--- Spatial question entries ---
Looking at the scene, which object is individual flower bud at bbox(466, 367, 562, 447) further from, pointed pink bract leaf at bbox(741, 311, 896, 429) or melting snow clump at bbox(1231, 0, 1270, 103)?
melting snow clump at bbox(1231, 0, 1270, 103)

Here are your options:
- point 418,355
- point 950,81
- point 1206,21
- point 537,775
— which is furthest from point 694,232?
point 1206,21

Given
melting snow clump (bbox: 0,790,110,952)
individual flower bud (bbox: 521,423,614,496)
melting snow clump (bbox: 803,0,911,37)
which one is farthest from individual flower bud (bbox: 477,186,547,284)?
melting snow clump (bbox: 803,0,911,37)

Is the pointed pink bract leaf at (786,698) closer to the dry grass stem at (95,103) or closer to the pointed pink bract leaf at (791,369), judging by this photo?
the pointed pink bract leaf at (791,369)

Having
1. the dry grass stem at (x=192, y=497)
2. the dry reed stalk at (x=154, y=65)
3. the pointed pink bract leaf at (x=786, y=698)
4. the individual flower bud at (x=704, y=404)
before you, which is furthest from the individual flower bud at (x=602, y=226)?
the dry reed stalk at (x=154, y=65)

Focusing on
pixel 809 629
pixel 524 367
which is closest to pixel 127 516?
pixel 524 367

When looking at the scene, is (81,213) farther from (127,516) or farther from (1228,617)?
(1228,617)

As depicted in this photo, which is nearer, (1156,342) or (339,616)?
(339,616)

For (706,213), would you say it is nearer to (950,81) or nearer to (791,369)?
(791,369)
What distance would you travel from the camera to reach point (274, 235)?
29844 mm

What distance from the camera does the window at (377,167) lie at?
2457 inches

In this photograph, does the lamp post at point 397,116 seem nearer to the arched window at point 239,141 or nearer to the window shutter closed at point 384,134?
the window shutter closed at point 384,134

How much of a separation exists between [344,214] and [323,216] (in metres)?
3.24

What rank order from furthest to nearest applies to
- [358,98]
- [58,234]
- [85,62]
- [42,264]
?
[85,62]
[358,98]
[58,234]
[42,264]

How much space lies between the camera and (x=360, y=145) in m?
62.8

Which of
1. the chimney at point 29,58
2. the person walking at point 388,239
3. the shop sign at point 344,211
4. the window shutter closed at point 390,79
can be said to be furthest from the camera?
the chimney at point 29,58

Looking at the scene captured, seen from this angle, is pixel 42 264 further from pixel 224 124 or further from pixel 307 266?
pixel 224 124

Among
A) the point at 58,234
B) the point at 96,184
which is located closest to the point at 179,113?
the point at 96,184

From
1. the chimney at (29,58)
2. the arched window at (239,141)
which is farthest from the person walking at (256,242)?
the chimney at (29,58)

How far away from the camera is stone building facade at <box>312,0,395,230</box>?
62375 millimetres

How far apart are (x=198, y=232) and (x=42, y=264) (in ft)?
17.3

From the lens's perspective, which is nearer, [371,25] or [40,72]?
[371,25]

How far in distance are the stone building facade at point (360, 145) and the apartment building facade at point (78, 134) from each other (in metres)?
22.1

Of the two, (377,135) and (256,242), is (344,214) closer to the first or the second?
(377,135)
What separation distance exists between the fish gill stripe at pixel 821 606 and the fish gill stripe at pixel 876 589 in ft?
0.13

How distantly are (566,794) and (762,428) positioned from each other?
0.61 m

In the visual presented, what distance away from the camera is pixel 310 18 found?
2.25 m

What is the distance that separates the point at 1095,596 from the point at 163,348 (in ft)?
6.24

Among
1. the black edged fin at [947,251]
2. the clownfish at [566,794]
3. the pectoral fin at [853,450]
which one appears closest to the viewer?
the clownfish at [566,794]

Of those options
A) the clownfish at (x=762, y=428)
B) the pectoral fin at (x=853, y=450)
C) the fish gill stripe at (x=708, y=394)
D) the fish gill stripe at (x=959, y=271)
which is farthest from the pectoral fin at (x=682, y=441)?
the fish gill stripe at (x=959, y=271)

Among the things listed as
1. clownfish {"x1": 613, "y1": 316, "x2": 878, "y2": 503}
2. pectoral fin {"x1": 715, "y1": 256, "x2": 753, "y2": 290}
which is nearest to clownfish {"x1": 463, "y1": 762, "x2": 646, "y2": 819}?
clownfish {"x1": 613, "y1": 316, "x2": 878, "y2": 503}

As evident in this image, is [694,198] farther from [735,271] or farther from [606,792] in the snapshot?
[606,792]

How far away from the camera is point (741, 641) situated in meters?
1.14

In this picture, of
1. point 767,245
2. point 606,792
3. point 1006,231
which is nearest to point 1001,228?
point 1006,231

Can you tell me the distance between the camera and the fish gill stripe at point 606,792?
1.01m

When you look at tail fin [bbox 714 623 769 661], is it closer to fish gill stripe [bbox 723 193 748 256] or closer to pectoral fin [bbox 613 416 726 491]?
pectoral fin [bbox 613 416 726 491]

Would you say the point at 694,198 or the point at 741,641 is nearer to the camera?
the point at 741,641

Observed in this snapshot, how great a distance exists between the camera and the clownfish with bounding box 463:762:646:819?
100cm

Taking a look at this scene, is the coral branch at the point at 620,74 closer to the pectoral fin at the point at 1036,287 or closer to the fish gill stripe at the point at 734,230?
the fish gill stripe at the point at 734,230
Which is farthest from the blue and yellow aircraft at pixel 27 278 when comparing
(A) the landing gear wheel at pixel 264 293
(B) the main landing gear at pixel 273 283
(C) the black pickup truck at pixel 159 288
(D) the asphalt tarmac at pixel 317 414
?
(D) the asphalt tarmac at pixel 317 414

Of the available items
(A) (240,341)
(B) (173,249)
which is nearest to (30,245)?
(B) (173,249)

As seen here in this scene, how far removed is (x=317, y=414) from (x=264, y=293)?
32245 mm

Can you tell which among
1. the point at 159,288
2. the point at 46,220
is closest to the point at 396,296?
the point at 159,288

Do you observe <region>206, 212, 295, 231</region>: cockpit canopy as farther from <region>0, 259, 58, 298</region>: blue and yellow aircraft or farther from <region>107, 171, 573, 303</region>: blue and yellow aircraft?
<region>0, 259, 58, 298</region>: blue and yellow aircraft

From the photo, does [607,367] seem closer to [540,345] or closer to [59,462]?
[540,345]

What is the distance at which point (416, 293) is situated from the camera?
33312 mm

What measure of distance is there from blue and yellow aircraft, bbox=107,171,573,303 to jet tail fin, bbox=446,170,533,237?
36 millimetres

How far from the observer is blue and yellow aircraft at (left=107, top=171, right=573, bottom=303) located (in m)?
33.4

--- EXERCISE BRIEF ---
Please recast every line of the records above as a Markdown table with two columns, Row for a running number and Line for the line itself. Leave out the blank lines.

--- TASK RESPONSE ---
| Row | Line |
|---|---|
| 1 | Looking at the scene, which object is individual flower bud at bbox(466, 367, 562, 447) further from, pointed pink bract leaf at bbox(741, 311, 896, 429) or melting snow clump at bbox(1231, 0, 1270, 103)? |
| 2 | melting snow clump at bbox(1231, 0, 1270, 103) |
| 3 | Here are your options: |
| 4 | - point 418,355 |
| 5 | - point 950,81 |
| 6 | - point 1206,21 |
| 7 | - point 537,775 |
| 8 | — which is furthest from point 694,232? |
| 9 | point 1206,21 |
| 10 | Given |
| 11 | melting snow clump (bbox: 0,790,110,952) |
| 12 | individual flower bud (bbox: 521,423,614,496) |
| 13 | melting snow clump (bbox: 803,0,911,37) |
| 14 | which one is farthest from individual flower bud (bbox: 477,186,547,284)? |
| 15 | melting snow clump (bbox: 803,0,911,37) |
| 16 | Is the pointed pink bract leaf at (786,698) closer to the dry grass stem at (95,103) or closer to the pointed pink bract leaf at (791,369), judging by this photo? |
| 17 | the pointed pink bract leaf at (791,369) |
| 18 | Having |
| 19 | 1. the dry grass stem at (x=192, y=497) |
| 20 | 2. the dry reed stalk at (x=154, y=65) |
| 21 | 3. the pointed pink bract leaf at (x=786, y=698) |
| 22 | 4. the individual flower bud at (x=704, y=404) |
| 23 | before you, which is furthest from the individual flower bud at (x=602, y=226)? |
| 24 | the dry reed stalk at (x=154, y=65) |
| 25 | Focusing on |
| 26 | pixel 809 629 |
| 27 | pixel 524 367 |
| 28 | which is closest to pixel 127 516? |
| 29 | pixel 524 367 |
| 30 | When looking at the scene, is (81,213) farther from (127,516) or farther from (1228,617)? |
| 31 | (1228,617) |
| 32 | As depicted in this photo, which is nearer, (1156,342) or (339,616)? |
| 33 | (339,616) |
| 34 | For (706,213), would you say it is nearer to (950,81) or nearer to (791,369)? |
| 35 | (791,369) |
| 36 | What distance would you travel from the camera to reach point (274, 235)? |
| 37 | 29844 mm |
| 38 | What distance from the camera does the window at (377,167) lie at? |
| 39 | 2457 inches |
| 40 | In this photograph, does the lamp post at point 397,116 seem nearer to the arched window at point 239,141 or nearer to the window shutter closed at point 384,134? |
| 41 | the window shutter closed at point 384,134 |
| 42 | How much of a separation exists between [344,214] and [323,216] (in metres)? |
| 43 | 3.24 |
| 44 | What rank order from furthest to nearest applies to |
| 45 | - [358,98] |
| 46 | - [58,234] |
| 47 | - [85,62] |
| 48 | - [42,264] |
| 49 | ? |
| 50 | [85,62] |
| 51 | [358,98] |
| 52 | [58,234] |
| 53 | [42,264] |
| 54 | How much space lies between the camera and (x=360, y=145) in m? |
| 55 | 62.8 |
| 56 | Which of |
| 57 | 1. the chimney at point 29,58 |
| 58 | 2. the person walking at point 388,239 |
| 59 | 3. the shop sign at point 344,211 |
| 60 | 4. the window shutter closed at point 390,79 |
| 61 | can be said to be furthest from the camera? |
| 62 | the chimney at point 29,58 |
| 63 | Looking at the scene captured, seen from this angle, is pixel 42 264 further from pixel 224 124 or further from pixel 307 266? |
| 64 | pixel 224 124 |
| 65 | Among |
| 66 | A) the point at 58,234 |
| 67 | B) the point at 96,184 |
| 68 | which is located closest to the point at 179,113? |
| 69 | the point at 96,184 |
| 70 | From |
| 71 | 1. the chimney at (29,58) |
| 72 | 2. the arched window at (239,141) |
| 73 | which is farthest from the person walking at (256,242)? |
| 74 | the chimney at (29,58) |
| 75 | How far away from the camera is stone building facade at <box>312,0,395,230</box>? |
| 76 | 62375 millimetres |
| 77 | How far apart are (x=198, y=232) and (x=42, y=264) (in ft)? |
| 78 | 17.3 |
| 79 | From the lens's perspective, which is nearer, [371,25] or [40,72]? |
| 80 | [371,25] |
| 81 | How far in distance are the stone building facade at point (360, 145) and the apartment building facade at point (78, 134) from each other (in metres)? |
| 82 | 22.1 |
| 83 | Of the two, (377,135) and (256,242), is (344,214) closer to the first or the second? |
| 84 | (377,135) |
| 85 | What separation distance exists between the fish gill stripe at pixel 821 606 and the fish gill stripe at pixel 876 589 in ft? |
| 86 | 0.13 |
| 87 | How distantly are (566,794) and (762,428) positioned from each other? |
| 88 | 0.61 m |
| 89 | In the visual presented, what distance away from the camera is pixel 310 18 found? |
| 90 | 2.25 m |
| 91 | What is the distance that separates the point at 1095,596 from the point at 163,348 (in ft)? |
| 92 | 6.24 |
| 93 | Among |
| 94 | 1. the black edged fin at [947,251] |
| 95 | 2. the clownfish at [566,794] |
| 96 | 3. the pectoral fin at [853,450] |
| 97 | which one appears closest to the viewer? |
| 98 | the clownfish at [566,794] |
| 99 | Of those options |
| 100 | A) the clownfish at (x=762, y=428) |
| 101 | B) the pectoral fin at (x=853, y=450) |
| 102 | C) the fish gill stripe at (x=708, y=394) |
| 103 | D) the fish gill stripe at (x=959, y=271) |
| 104 | which is farthest from the pectoral fin at (x=682, y=441)? |
| 105 | the fish gill stripe at (x=959, y=271) |
| 106 | Among the things listed as |
| 107 | 1. clownfish {"x1": 613, "y1": 316, "x2": 878, "y2": 503} |
| 108 | 2. pectoral fin {"x1": 715, "y1": 256, "x2": 753, "y2": 290} |
| 109 | which is nearest to clownfish {"x1": 463, "y1": 762, "x2": 646, "y2": 819}? |
| 110 | clownfish {"x1": 613, "y1": 316, "x2": 878, "y2": 503} |
| 111 | As evident in this image, is [694,198] farther from [735,271] or farther from [606,792] in the snapshot? |
| 112 | [606,792] |
| 113 | How far away from the camera is point (741, 641) situated in meters? |
| 114 | 1.14 |
| 115 | In this picture, of |
| 116 | 1. point 767,245 |
| 117 | 2. point 606,792 |
| 118 | 3. point 1006,231 |
| 119 | which is nearest to point 1001,228? |
| 120 | point 1006,231 |
| 121 | Can you tell me the distance between the camera and the fish gill stripe at point 606,792? |
| 122 | 1.01m |
| 123 | When you look at tail fin [bbox 714 623 769 661], is it closer to fish gill stripe [bbox 723 193 748 256] or closer to pectoral fin [bbox 613 416 726 491]? |
| 124 | pectoral fin [bbox 613 416 726 491] |
| 125 | Would you say the point at 694,198 or the point at 741,641 is nearer to the camera? |
| 126 | the point at 741,641 |
| 127 | Observed in this snapshot, how great a distance exists between the camera and the clownfish with bounding box 463:762:646:819? |
| 128 | 100cm |
| 129 | Taking a look at this scene, is the coral branch at the point at 620,74 closer to the pectoral fin at the point at 1036,287 or closer to the fish gill stripe at the point at 734,230? |
| 130 | the fish gill stripe at the point at 734,230 |
| 131 | Which is farthest from the blue and yellow aircraft at pixel 27 278 when comparing |
| 132 | (A) the landing gear wheel at pixel 264 293 |
| 133 | (B) the main landing gear at pixel 273 283 |
| 134 | (C) the black pickup truck at pixel 159 288 |
| 135 | (D) the asphalt tarmac at pixel 317 414 |
| 136 | ? |
| 137 | (D) the asphalt tarmac at pixel 317 414 |
| 138 | Of the available items |
| 139 | (A) (240,341) |
| 140 | (B) (173,249) |
| 141 | which is nearest to (30,245)? |
| 142 | (B) (173,249) |
| 143 | As seen here in this scene, how far removed is (x=317, y=414) from (x=264, y=293)? |
| 144 | 32245 mm |
| 145 | Can you tell which among |
| 146 | 1. the point at 159,288 |
| 147 | 2. the point at 46,220 |
| 148 | is closest to the point at 396,296? |
| 149 | the point at 159,288 |
| 150 | Do you observe <region>206, 212, 295, 231</region>: cockpit canopy as farther from <region>0, 259, 58, 298</region>: blue and yellow aircraft or farther from <region>107, 171, 573, 303</region>: blue and yellow aircraft? |
| 151 | <region>0, 259, 58, 298</region>: blue and yellow aircraft |
| 152 | From the photo, does [607,367] seem closer to [540,345] or closer to [59,462]? |
| 153 | [540,345] |
| 154 | What is the distance at which point (416, 293) is situated from the camera? |
| 155 | 33312 mm |
| 156 | What measure of distance is there from blue and yellow aircraft, bbox=107,171,573,303 to jet tail fin, bbox=446,170,533,237? |
| 157 | 36 millimetres |
| 158 | How far from the observer is blue and yellow aircraft at (left=107, top=171, right=573, bottom=303) located (in m)? |
| 159 | 33.4 |